Program Integrity — Use of Surety Bonds to Recover Medical Equipment Supplier Overpayments. CMS’s use of surety bonds to recover overpayments made to medical equipment suppliers will be reviewed. OIG will determine the extent to which CMS maintains complete and accurate surety bond information for medical equipment suppliers, as well as determine the number of medical equipment suppliers with overpayment debt, the extent to which these suppliers had surety bond coverage and the amount of overpayment debt that could have been recovered through surety bonds since October 2009. Certain medical equipment suppliers must provide and maintain a surety bond of no less than $50,000. By requiring medical equipment surety bonds, CMS aims to limit fraud risk to Medicare by ensuring only legitimate suppliers are enrolled and to recoup overpayments resulting from fraudulent or abusive billing practices. This is a work in progress and its expected issue date is fiscal year 2013.
Lower Limb Prostheses — Supplier Compliance with Payment Requirements. To determine whether the requirements of CMS’s Benefits Policy Manual were met, the OIG will review Medicare Part B payments for claims submitted by medical equipment suppliers for lower limb prosthetics. Payments to service providers are precluded unless the provider has and furnishes upon request the information necessary to determine the amounts due. The expected issue date is fiscal year 2013.
Back Orthoses — Reasonableness of Medicare Payments Compared to Supplier Acquisition Costs. OIG will compare Medicare reimbursement amounts for the back orthosis procedure code L0631 with supplier acquisition costs to evaluate the reasonableness of Medicare’s spending. Back orthoses are supplied by Medicare medical equipment suppliers who purchase them from wholesalers or directly from orthotics manufacturers. This is a work in progress and its expected issue date is fiscal year 2013.

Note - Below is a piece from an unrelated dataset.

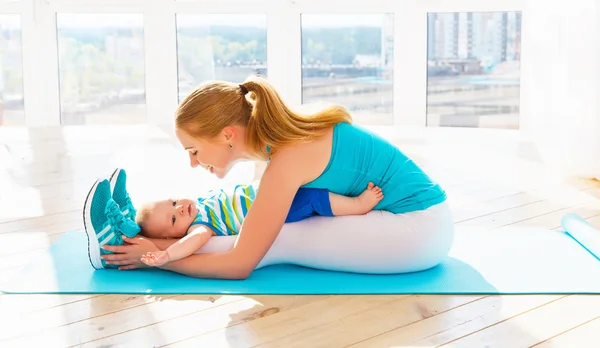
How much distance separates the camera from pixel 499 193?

Competitive Bidding — Mandatory Review: OIG will perform a mandatory review of the process CMS used to conduct competitive bidding and to make subsequent pricing determinations for certain medical equipment items and services in selected competitive bidding areas under rounds one and two of the competitive bidding program. Federal law requires OIG to conduct post-award audits to assess this process. This is a work in progress and a new start and its expected issue date is fiscal year 2013.